傅青主女科⑦

骨蒸夜熱不孕

婦人有骨蒸夜熱、遍體火焦、口乾舌燥、咳嗽吐沫、難於生子者。人以為陰虚火動也、誰知是骨髓內熱乎。夫寒陰之地、固不生物、而乾旱之田、豈能長養。然而骨髓與胞胎何相関切、而骨髓之熱、即能使人不嗣、此前賢未言者也。山一旦創言之。不幾為世俗所駭乎。而要知不必駭也、此中実有其理焉。蓋胞胎、為五臟外之一臟耳。以其不陰不陽、所以不列於五臟之中。所謂不陰不陽者、以胞胎上系於心包、下系於命門。系心包者通於心、心者、陽也。系命門者通於腎、腎者、陰也。是陰之中有陽、陽之中有陰、所以通於変化、或生男或生女、俱従此出。然必陰陽協和、不偏不枯、始能変化生人、否則否矣。況胞胎既通於腎、而骨髓亦腎之所化也。骨髓熱、由於腎之熱、腎熱而胞胎亦不能不熱。且胞胎非骨髓之養、則嬰兒無以生骨。骨髓過熱、則骨中空虚。惟存火烈之気、又何能成胎。治法必須清骨中之熱、然骨熱由於水虧、必補腎之陰、則骨熱除、珠露有滴濡之喜矣。壮水之主、以製陽光、此之謂也。方用清骨滋腎湯 。

意訳

婦人に骨の髄から熱が出ているようで全身が暑い、口や舌が乾き、絶えず咳が出て、唾を吐き出す症状があれば妊娠が難しい。人々は陰虚火動によるものとしているが、骨髄内熱によるものであるこを誰も知らない。寒冷な地域では生物は生き長らえない、乾燥しきった土地では育てることはできない。骨髄の疾病と妊娠には直接の関係はあるのだろうか?骨髄の内熱が不妊の原因となるが、前人はそのことについては述べていない。胞胎は五臓以外の重要な器官、陰・陽に区別されることがない。胞胎は上では心包、下では命門とつながりがある。心包は心に通じ、心は陽である。命門は腎に通じ、腎は陰である。つまり胞胎は陰の中に陽があり、陽の中に陰があり、変化に通じていることを表す。胞胎は腎に通じており、骨髄は腎が化したものである。骨髄の熱は腎の熱であり、腎に熱があれば胞胎にも熱がある。
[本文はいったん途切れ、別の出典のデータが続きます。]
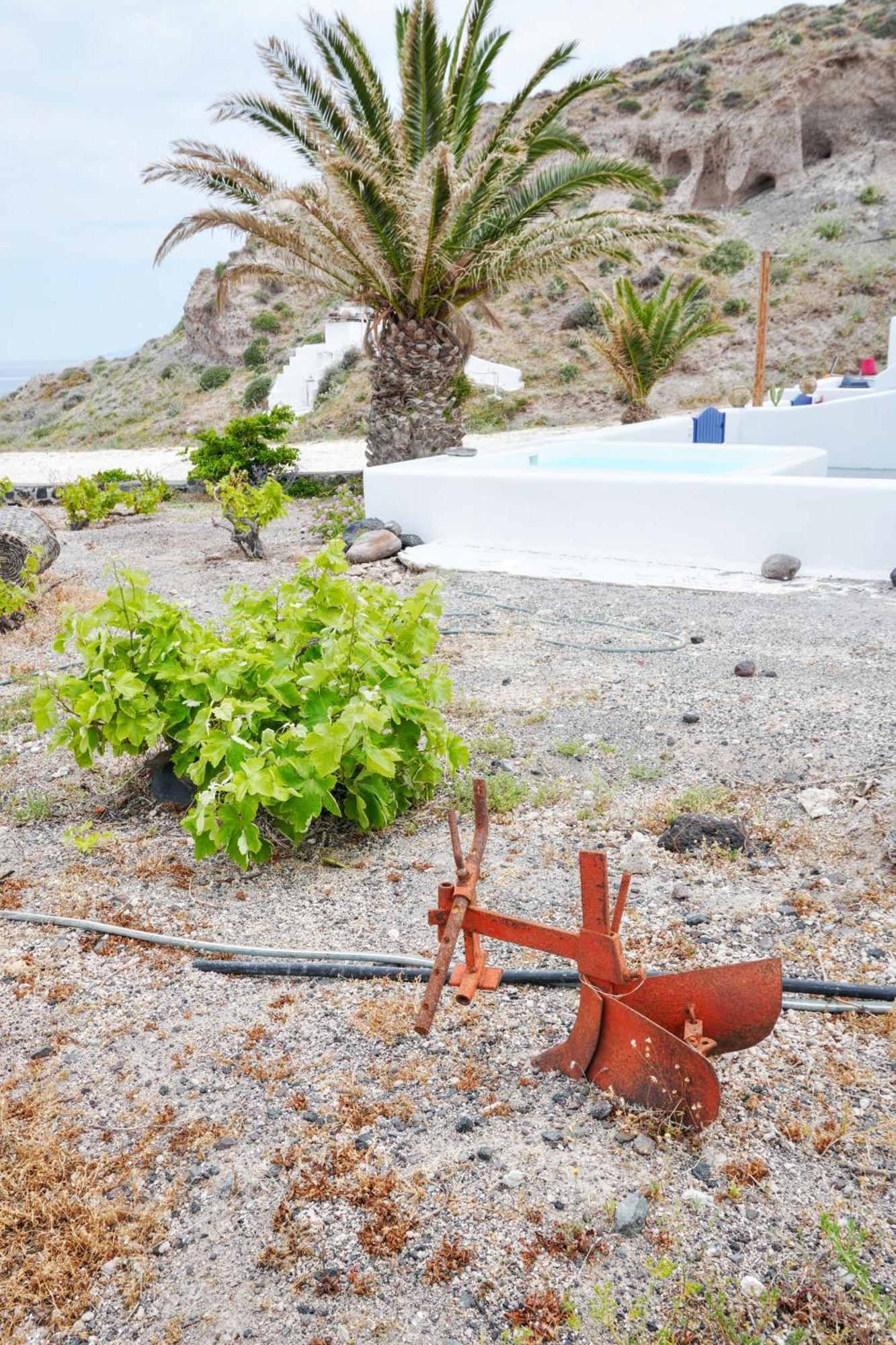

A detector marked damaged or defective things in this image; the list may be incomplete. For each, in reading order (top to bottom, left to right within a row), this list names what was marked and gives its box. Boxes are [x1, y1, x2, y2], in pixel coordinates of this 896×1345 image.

rusty handle bar [414, 898, 468, 1033]
rusty metal frame [414, 780, 780, 1124]
rusty plow [414, 780, 780, 1124]
rusty metal blade [578, 995, 721, 1130]
rusty metal blade [618, 958, 780, 1049]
胞胎が骨髄からの栄養を受け取れなければ、妊娠しても胎児を養うことができない。骨髄に熱がありすぎると、骨の中が空虚となり、ただ熱が残ってしまうだけで、どうして妊娠をすることができるのか?治法は骨髄の熱を取ることで、それには腎の陰を補うことである。薬は清骨滋腎湯を用いる。

今治 不妊 鍼灸 玄鍼灸院

解釈

ここでは全身が熱く、熱が体の奥から出ているように感じ、口や喉が乾き、咳や唾が出る女性は妊娠が難しいことをことを述べています。ではその熱の原因はどこか?それは骨髄の熱であるとしています。胞胎(女性の生殖器)は上では心、下では命門につながっています。胞胎は陰・陽に属さない臓器と考えられており、絶えず陰・陽の消長転化が行われている場所です。骨髄の熱はどこから来たのかといえば、腎から来たものです。腎は命門や骨髄に通じており、腎の熱が命門や骨髄に伝わり、また胞胎は骨髄からの栄養を受けているので、骨髄に熱があると栄養を胞胎に伝えることができないので、受精したとしても養うことができません。
臨床では、月経周期の乱れ(胞胎の陰陽の消長転化がうまくいっていないと考えます)、経血量が少ない、経血の色がやや黒い、痩せ型、体が暑い、喉が乾きやすい、咳や唾が出やすい、舌は紅、脈細数などの症状が見られます。